UNITED COMMUNITY BANKS INC · Meeting: May 13, 2026

Policy v1.2medium confidenceView Filing ↗
For informational purposes only. This AI-generated analysis applies a published voting policy to publicly available proxy filings. It does not constitute investment advice, proxy voting advice, or a solicitation of any kind.

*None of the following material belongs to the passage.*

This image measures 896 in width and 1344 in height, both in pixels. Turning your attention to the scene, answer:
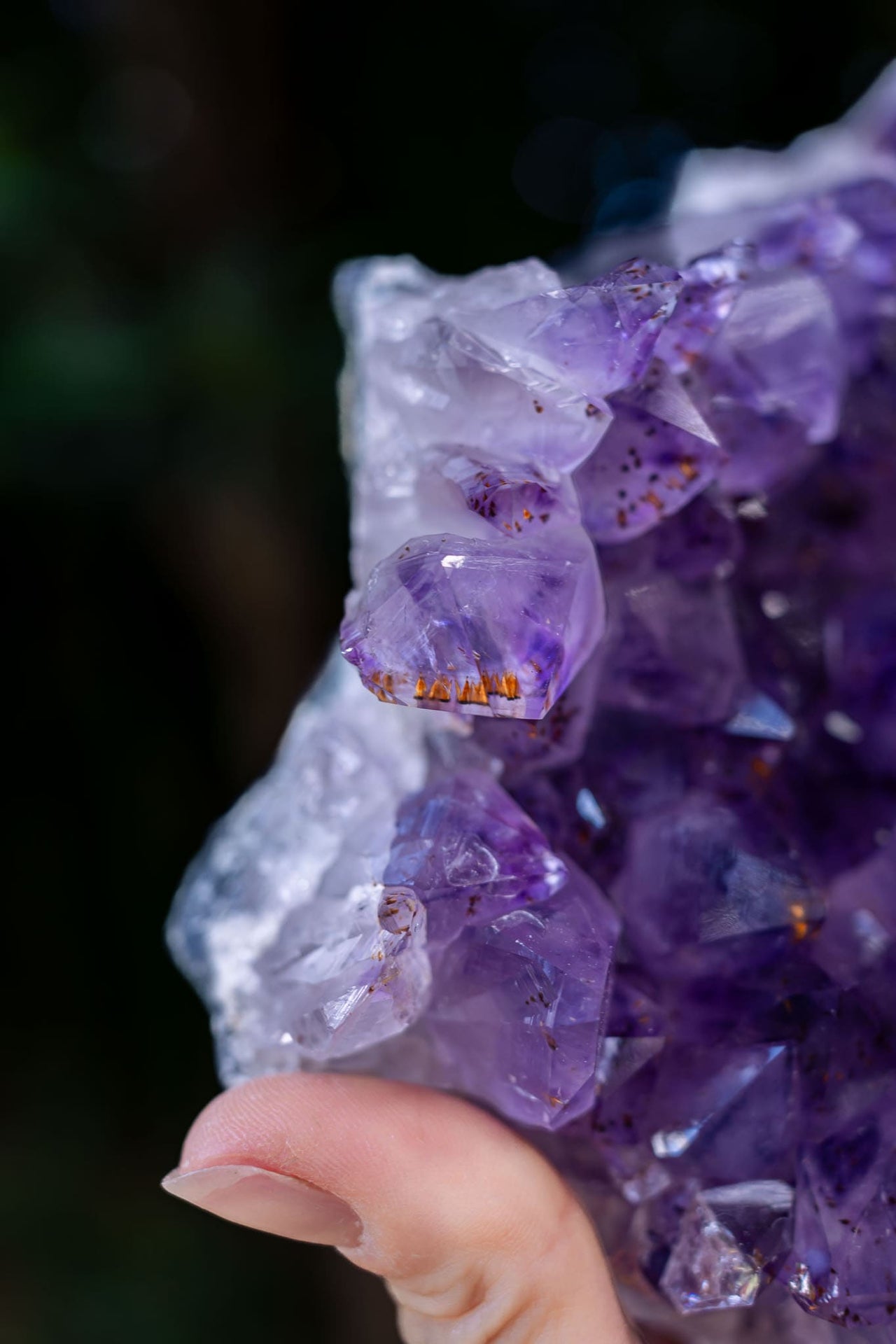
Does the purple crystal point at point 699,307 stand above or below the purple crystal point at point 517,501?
above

AI analysis may be incomplete or inaccurate — always review the actual filing and make your own independent decision.

Directors FOR

12

Directors AGAINST

0

Say on Pay

FOR

Auditor

FOR

Director Elections

Proposal to elect the 12 nominees listed in the accompanying Proxy Statement to our Board of Directors

12 FOR
✓ FOR
Jennifer M. Bazante

Director since 2021 (joined within 5 years); no overboarding (0 other public boards); TSR trigger does not apply — UCB's 3-year return of +25.2% vs. peer median gap of -20.1pp is well below the 65pp threshold for strong positive TSR; no other disqualifying flags.

✓ FOR
George B. Bell

Director since 2022 (under 24 months from 2022 to early 2024, now over 24 months but tenure covers less than full 3-year period); no overboarding (0 other public boards); TSR gap of -20.1pp vs. peer median is far below the 65pp threshold; no other disqualifying flags.

✓ FOR
James P. Clements

Director since 2020; no overboarding (0 other public boards); UCB's 3-year peer median underperformance of -20.1pp is well below the 65pp trigger threshold for strong positive TSR; no other disqualifying flags.

✓ FOR
Kenneth L. Daniels

Director since 2015; no overboarding (0 other public boards); UCB's 3-year peer median underperformance of -20.1pp is well below the 65pp trigger threshold for strong positive TSR; deep banking and risk expertise is clearly relevant.

✓ FOR
Sally Pope Davis

Director since 2024; joined within the past 24 months and is therefore exempt from the TSR trigger; holds 1 other public board seat (First Financial Bankshares), well below the 4-seat overboarding threshold; no disqualifying flags.

✓ FOR
Lance F. Drummond

Director since 2018; no overboarding (0 current public boards); UCB's 3-year peer median underperformance of -20.1pp is well below the 65pp trigger threshold for strong positive TSR; no other disqualifying flags.

✓ FOR
H. Lynn Harton

Executive director (CEO/Chairman) since 2015; UCB's 3-year peer median underperformance of -20.1pp is well below the 65pp threshold, so the TSR trigger does not apply; no overboarding (0 other public boards); TSR trigger assessment is independent of the Say on Pay vote.

✓ FOR
John M. James

Director since 2023; no overboarding (0 other public boards); UCB's 3-year peer median underperformance of -20.1pp is well below the 65pp trigger threshold; serves as Audit Committee Chair with clear financial expertise (former CPA and CFA, ex-Bank of America Corporate Controller).

✓ FOR
Jennifer K. Mann

Director since 2018; no overboarding (0 other public boards); UCB's 3-year peer median underperformance of -20.1pp is well below the 65pp trigger threshold for strong positive TSR; no other disqualifying flags.

✓ FOR
Thomas A. Richlovsky

Director since 2012 and Lead Director; no overboarding (0 other public boards); UCB's 3-year peer median underperformance of -20.1pp is well below the 65pp trigger threshold for strong positive TSR; holds CPA designation and qualifies as audit committee financial expert.

✓ FOR
Tim R. Wallis

Director since 1999; no overboarding (0 other public boards); UCB's 3-year peer median underperformance of -20.1pp is well below the 65pp trigger threshold for strong positive TSR; brings small business and community banking perspective relevant to UCB's focus.

✓ FOR
Ambassador David H. Wilkins

Director since 2016; no overboarding (0 other public boards); UCB's 3-year peer median underperformance of -20.1pp is well below the 65pp trigger threshold for strong positive TSR; the board has considered and disclosed his law firm relationship and confirmed independence under NYSE standards.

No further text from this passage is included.